**Required work**:
From the records below, work out how many lines contain "html". Reply with that number alone.

*** Source material ***

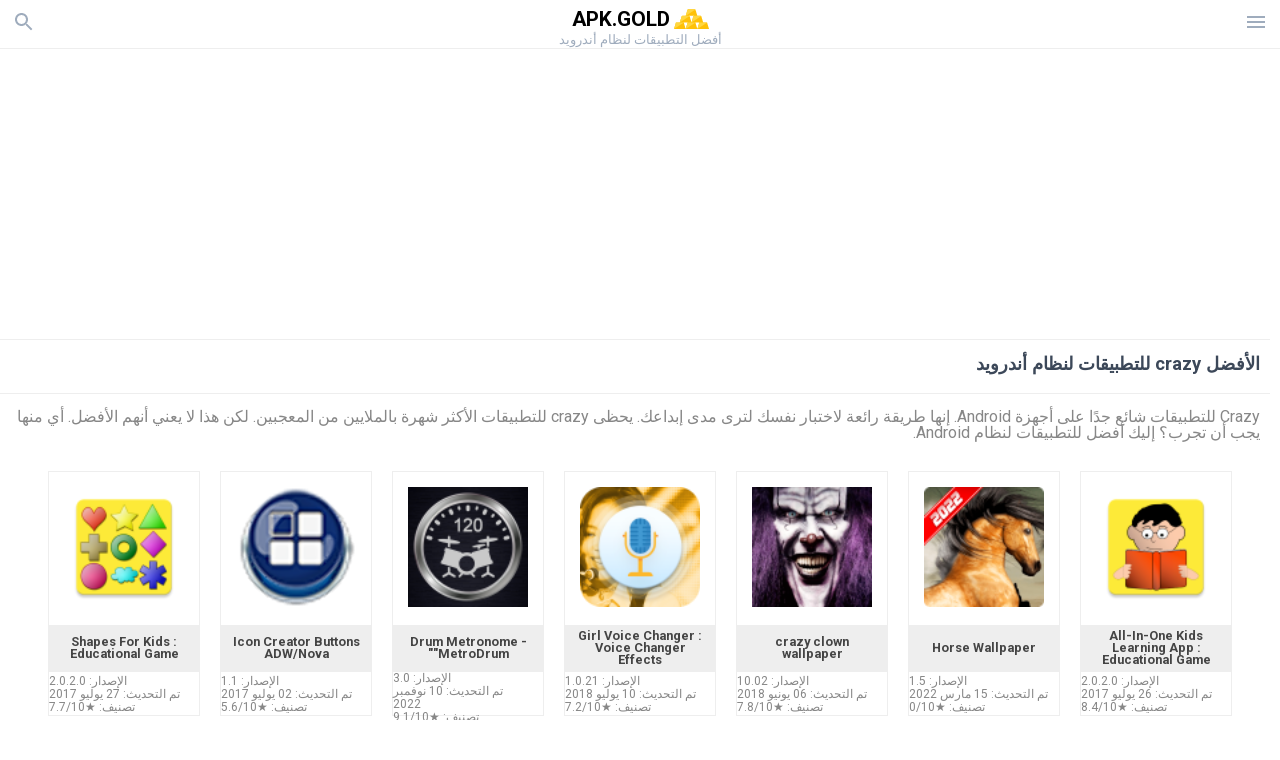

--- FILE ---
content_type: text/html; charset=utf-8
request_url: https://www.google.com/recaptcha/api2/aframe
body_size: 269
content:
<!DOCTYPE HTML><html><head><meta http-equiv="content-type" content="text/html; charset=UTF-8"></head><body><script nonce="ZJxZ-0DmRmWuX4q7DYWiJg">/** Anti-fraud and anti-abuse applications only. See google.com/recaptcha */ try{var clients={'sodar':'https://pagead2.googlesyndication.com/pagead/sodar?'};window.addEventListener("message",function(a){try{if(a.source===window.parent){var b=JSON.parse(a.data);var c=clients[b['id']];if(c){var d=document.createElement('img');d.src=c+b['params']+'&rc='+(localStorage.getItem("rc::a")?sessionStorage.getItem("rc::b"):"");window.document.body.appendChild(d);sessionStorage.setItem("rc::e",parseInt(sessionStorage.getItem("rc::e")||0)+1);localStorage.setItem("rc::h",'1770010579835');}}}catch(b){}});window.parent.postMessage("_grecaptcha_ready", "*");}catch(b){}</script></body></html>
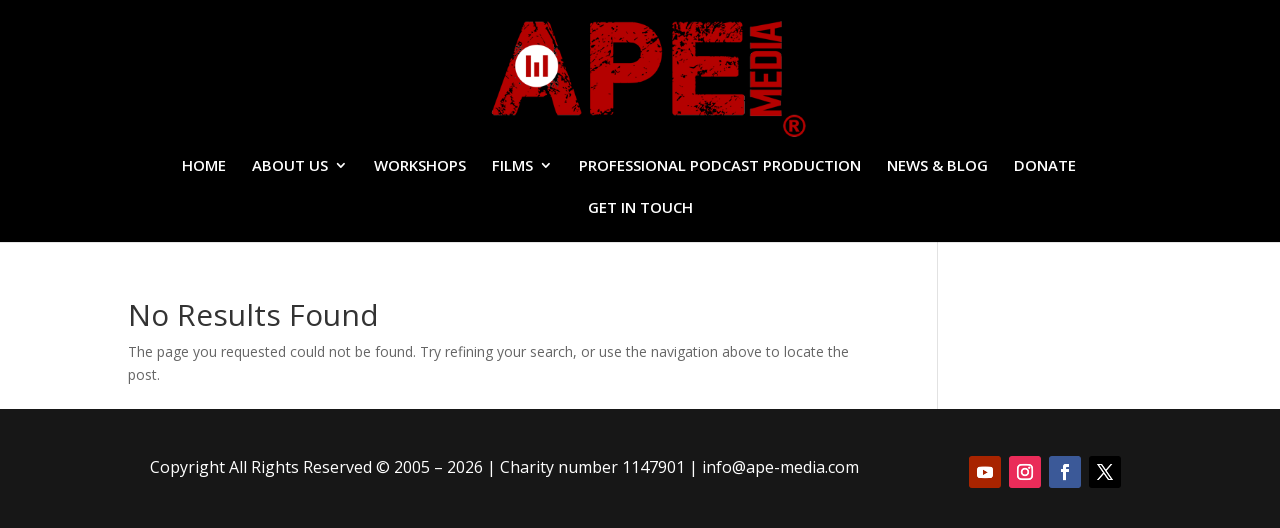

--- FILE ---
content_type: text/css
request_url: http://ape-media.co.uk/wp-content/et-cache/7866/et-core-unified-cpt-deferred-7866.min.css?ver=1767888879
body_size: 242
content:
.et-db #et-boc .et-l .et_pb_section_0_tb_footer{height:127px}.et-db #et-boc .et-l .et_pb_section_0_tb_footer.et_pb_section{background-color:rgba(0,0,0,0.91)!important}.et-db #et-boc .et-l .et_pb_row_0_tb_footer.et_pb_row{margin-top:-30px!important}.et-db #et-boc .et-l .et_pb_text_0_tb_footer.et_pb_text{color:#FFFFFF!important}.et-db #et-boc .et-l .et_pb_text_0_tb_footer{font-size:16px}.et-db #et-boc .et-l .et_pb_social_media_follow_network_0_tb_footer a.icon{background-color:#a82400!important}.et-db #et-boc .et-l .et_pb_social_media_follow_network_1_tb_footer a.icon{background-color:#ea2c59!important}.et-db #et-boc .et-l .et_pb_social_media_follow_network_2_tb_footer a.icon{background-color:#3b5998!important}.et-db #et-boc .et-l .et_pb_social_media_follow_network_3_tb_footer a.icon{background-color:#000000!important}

*** End of Source material ***

**Answer box**:
2